The Bush Tax Cuts were originally passed in 2001 and policies took effect from 2001 to 2003. The most dramatic effects took place in 2001, notably cutting the top income tax bracket from 39.6% to 35%. Some of these provisions have expired while some have been extended.
Much controversy remains as to whether the Bush Tax Cuts improved the economy. In this case, hindsight is not 20/20. Simply put, can can’t hit reset and replay history as if the tax cuts were never put into effect. To add complexity, the real estate bubble that lasted through 2007 made the economy appear better than it really was.
The real estate bubble caused a great wealth deception in which people generally felt secure about their financial situation. This caused people to spend more money. Since GDP’s biggest component by far is consumer spending, it rose considerably after the 2001 recession. In fact, there was a period of time in which household savings rates went negative.

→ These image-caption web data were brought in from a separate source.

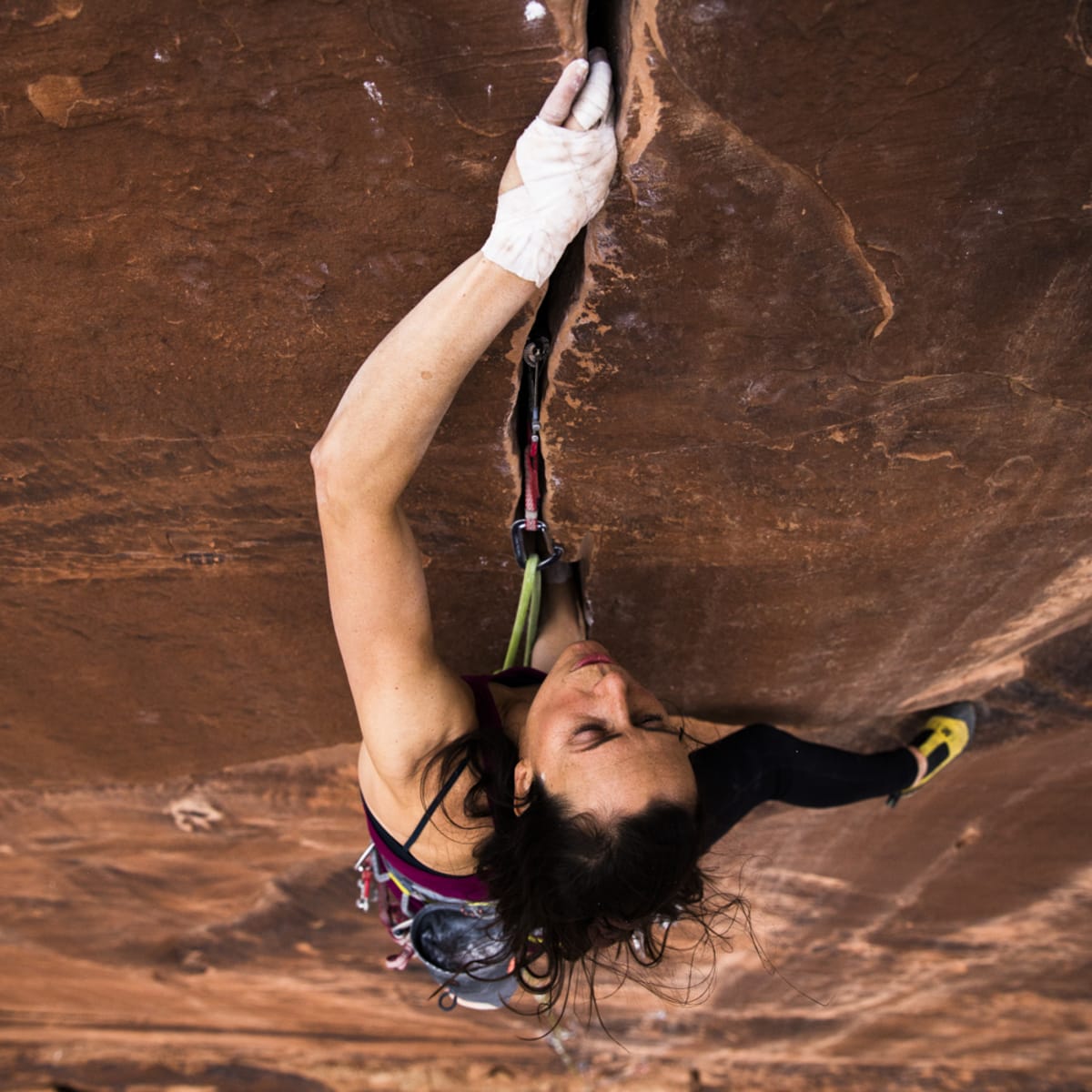 brittany eckroth recommends rock climbing outdoor sex adventure ocean crush pic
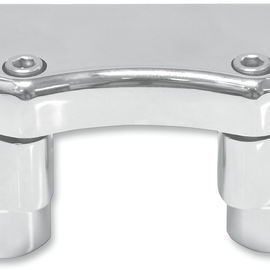 Risers - 1-1/2" - Buffalo - Top - Chrome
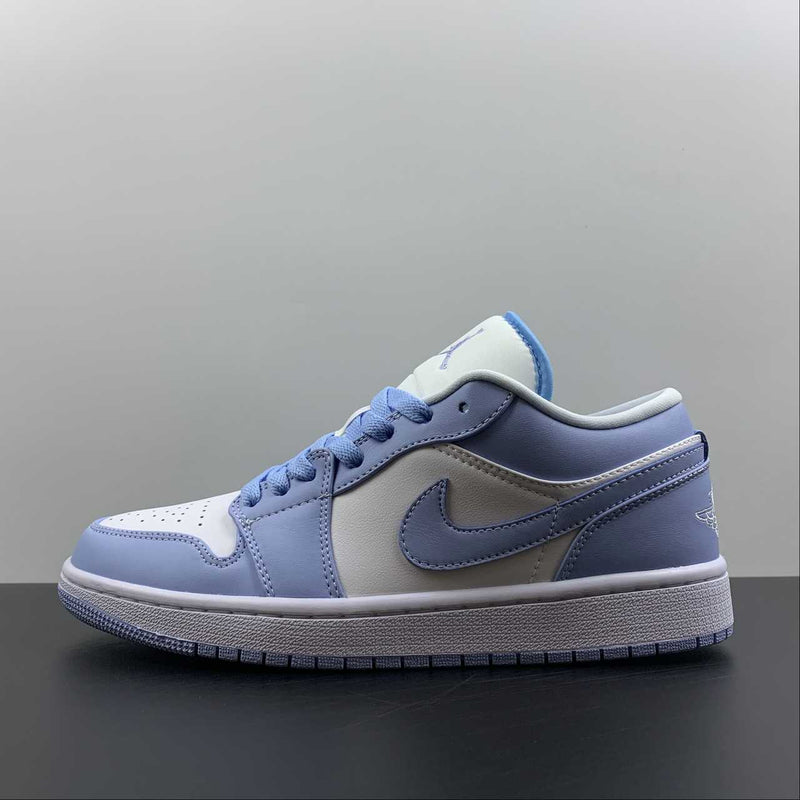 Air Jordan 1 Low - Aluminum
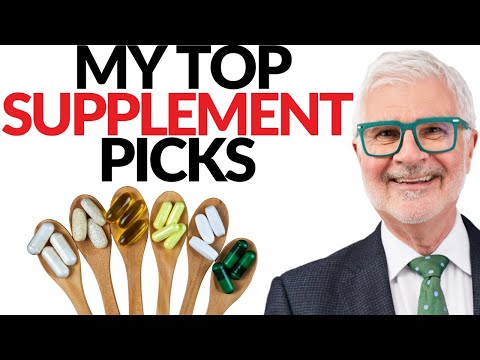 10 Best Supplements You Need - Dr. Gundry's Essential Picks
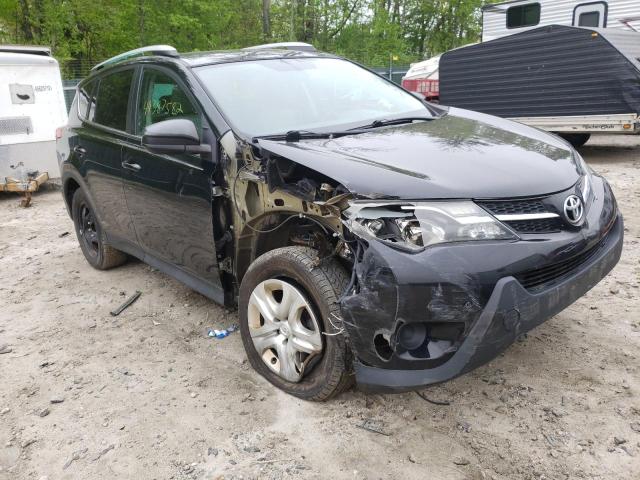 Photo 9 from auction – 2014 TOYOTA RAV4 LE with VIN 2T3BFREVXEW212097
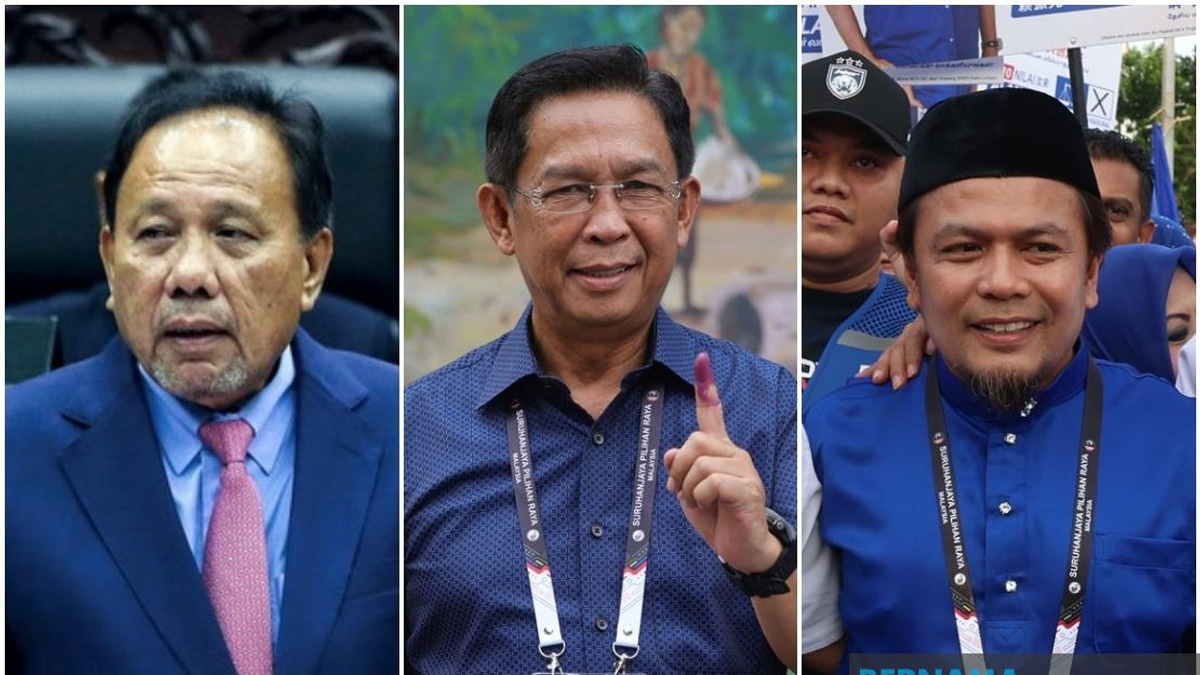 Ismail Lasim Among Three UMNO Figures in Line for Negeri Sembilan's Top Job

Since there was considerable GDP growth between 2001 and 2007, government received more revenue from taxes. Although tax rates were lower, GDP growth more than made up the difference. In fact, tax revenue as a percentage of GDP was higher in 2007 than in 2001.
In order to give the Bush Tax Cuts a fair evaluation, one must consider what the pace of GDP growth would have been if asset prices rose at the same rate as inflation. This is impossible to do with any precision because asset bubble change consumer behavior. When people feel secure financially, they continue investing in risky assets and spend money on luxuries. When the opposite is true, no asset price seems too low when fear is prevalent.
Generally speaking, tax cuts are positive for economic growth. Since private individuals and businesses are better allocators of capital than governments, low taxes are beneficial. That being said, if a government continues to overspend when less tax revenue is coming in, problems are inevitable. This causes weakening of the dollar and the debt will need to be repaid at some point. Because of the increases in spending do to the wars in Afghanistan and Iraq, the dollar depreciated during this period while government deficits increased.
Extension of the Bush Tax Cuts and the Fiscal Cliff
If the Bush Tax Cuts were made permanent, the Congressional Budget Office (CBO) projects that an additional $3.3 trillion would be added to the national debt. Although it’s obvious, the debt would be higher, projections like this lack accuracy. This is because of the indirect effect tax policy has on human behavior. In addition, one change causes other variables to change such as future income and GDP. As a result, we can only take these projections with a grain of salt.
The effectiveness of the Bush Tax Cuts is questionable at best. This is a outcome that will be debated for many years to come.